National Drug and Alcohol Facts Week
Evidence is vital for the substance use prevention field and prevention professionals. Evidence of drug trends lets us identify the emerging issues that need to be addressed. Evidence of intervention effectiveness helps us determine the “best fit” strategies for our communities, and collecting new evidence allows us to recognize when our efforts should be reinforced or adjusted. However, evidence is not only important to prevention professionals; it is also important to the people and communities we serve. Recognizing this, the National Institute on Drug Abuse created National Drug and Alcohol Facts Week (NDAFW). This year, NDAFW will take place March 22 through March 28.
Prevention professionals can use NDAFW events to share the evidence behind why drugs and alcohol are harmful with the people we serve, especially students. These events are an opportunity to dispel the myths that some people hold about drugs and alcohol and share the scientific evidence about the dangers of substance abuse and addiction.
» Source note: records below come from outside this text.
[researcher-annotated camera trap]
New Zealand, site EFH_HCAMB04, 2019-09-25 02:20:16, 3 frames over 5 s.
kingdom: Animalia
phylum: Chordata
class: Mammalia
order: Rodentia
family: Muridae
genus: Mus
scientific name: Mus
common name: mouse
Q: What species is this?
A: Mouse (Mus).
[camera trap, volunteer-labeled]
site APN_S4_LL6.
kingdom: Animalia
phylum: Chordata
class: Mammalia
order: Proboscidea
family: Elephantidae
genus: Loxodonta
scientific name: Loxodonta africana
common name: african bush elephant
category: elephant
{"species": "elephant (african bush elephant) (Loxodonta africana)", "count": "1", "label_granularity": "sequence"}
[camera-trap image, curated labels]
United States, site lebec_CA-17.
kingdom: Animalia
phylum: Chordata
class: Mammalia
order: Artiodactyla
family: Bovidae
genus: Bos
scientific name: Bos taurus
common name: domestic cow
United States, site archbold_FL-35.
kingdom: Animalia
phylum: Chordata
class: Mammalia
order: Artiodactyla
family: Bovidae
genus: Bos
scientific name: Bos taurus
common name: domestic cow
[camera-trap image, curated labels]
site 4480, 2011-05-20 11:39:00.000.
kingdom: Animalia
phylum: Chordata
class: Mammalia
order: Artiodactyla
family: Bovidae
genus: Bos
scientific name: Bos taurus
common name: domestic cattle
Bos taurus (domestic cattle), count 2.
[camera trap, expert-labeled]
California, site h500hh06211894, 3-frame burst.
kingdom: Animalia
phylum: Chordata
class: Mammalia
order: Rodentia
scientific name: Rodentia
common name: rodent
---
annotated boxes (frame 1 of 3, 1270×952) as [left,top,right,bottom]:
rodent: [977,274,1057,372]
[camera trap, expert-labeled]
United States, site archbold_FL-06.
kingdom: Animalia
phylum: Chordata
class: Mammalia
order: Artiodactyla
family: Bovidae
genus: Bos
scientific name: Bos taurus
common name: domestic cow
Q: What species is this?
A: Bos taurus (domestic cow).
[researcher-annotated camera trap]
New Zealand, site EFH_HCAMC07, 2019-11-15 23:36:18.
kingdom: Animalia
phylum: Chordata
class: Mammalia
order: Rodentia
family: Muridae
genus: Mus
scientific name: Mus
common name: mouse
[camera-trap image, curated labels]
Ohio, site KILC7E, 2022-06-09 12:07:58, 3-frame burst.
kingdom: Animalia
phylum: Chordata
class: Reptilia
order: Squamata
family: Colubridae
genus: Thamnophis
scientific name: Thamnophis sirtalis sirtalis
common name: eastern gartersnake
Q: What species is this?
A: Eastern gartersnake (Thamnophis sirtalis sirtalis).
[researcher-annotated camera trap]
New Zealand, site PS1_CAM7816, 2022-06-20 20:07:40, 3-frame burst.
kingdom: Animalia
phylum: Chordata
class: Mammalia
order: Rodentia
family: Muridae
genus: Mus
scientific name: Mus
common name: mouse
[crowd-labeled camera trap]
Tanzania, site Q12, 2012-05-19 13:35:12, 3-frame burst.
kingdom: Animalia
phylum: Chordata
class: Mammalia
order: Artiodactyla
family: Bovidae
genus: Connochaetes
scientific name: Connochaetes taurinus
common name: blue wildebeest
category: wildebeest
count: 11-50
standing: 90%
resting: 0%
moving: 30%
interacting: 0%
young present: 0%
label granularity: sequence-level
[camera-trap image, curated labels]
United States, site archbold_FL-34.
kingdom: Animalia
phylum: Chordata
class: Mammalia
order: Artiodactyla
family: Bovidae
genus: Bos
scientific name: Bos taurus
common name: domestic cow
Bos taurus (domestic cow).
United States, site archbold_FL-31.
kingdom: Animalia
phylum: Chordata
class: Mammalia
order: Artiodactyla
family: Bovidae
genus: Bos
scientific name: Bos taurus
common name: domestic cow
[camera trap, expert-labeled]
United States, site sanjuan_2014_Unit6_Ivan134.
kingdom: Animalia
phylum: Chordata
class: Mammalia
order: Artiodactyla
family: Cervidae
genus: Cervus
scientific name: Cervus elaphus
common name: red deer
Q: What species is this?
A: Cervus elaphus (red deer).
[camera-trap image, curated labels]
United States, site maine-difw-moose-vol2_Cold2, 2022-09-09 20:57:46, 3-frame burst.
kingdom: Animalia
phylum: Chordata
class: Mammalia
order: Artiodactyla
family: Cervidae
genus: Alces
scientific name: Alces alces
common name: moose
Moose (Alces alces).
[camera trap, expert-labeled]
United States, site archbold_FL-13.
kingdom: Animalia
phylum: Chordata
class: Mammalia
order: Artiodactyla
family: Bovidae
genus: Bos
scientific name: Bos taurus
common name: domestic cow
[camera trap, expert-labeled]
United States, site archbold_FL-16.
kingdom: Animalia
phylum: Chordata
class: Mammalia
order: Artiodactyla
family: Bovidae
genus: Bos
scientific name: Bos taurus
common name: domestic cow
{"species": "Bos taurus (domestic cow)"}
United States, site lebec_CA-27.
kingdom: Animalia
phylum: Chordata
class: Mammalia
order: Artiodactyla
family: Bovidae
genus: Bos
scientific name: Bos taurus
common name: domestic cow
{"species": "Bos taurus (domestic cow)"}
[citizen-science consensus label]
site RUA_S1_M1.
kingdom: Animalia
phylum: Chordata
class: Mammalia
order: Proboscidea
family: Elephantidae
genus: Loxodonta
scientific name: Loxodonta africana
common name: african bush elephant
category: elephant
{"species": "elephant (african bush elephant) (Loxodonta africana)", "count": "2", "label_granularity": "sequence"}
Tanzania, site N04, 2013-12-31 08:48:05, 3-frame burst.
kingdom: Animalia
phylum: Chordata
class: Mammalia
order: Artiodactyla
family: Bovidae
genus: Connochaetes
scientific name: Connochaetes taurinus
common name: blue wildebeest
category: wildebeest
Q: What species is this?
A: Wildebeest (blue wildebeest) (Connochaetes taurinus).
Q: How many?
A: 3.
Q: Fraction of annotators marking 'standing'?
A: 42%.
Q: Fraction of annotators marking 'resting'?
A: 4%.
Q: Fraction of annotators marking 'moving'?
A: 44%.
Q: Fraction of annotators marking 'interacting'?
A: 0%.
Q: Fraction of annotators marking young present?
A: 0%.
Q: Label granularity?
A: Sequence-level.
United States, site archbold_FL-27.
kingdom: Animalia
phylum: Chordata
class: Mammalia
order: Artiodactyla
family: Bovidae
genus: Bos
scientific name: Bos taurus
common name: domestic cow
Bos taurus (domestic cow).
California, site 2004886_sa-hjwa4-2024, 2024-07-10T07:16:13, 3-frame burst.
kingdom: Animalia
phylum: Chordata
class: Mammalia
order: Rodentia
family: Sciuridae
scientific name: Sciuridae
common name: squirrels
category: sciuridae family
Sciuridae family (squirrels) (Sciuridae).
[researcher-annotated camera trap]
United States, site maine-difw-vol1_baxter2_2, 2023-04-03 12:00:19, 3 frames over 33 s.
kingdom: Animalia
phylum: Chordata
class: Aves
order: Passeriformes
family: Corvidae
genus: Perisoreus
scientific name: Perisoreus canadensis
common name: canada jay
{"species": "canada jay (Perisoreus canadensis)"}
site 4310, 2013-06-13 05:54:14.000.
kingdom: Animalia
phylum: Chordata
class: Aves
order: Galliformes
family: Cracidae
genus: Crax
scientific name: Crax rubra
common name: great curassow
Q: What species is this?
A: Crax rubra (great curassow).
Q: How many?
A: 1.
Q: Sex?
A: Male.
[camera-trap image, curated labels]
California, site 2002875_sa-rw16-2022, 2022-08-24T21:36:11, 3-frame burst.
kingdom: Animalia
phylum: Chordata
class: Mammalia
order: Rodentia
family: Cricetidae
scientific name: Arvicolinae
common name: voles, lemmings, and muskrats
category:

We know that low perception of harm about substances can be an important risk factor that increases the likelihood that someone will engage in use.1 Data also shows that providing accurate, evidence-based information is the most effective way of changing these perceptions, regardless of delivery method (i.e., education events, marketing campaigns, classroom courses, etc.).2 NDAFW events, and other such events throughout the year, are an opportunity to do just that. More information on NDAFW is available through the National Institute on Drug Abuse. Prevention training and technical assistance is available through the Central East Prevention Technology Transfer Center.
- Lipari, R. (2013). The CBHSQ Report. Substance Abuse and Mental Health Services Administration. Retrieved from https://www.ncbi.nlm.nih.gov/books/NBK385059/
- Esrick, J., et al. (2018). Can Scare Tactics and Fear-Based Messages Help Deter Substance Misuse: A Systematic Review of Recent (2005–2017) Research. Drugs Education, Prevention and Policy 26(3), 209-218.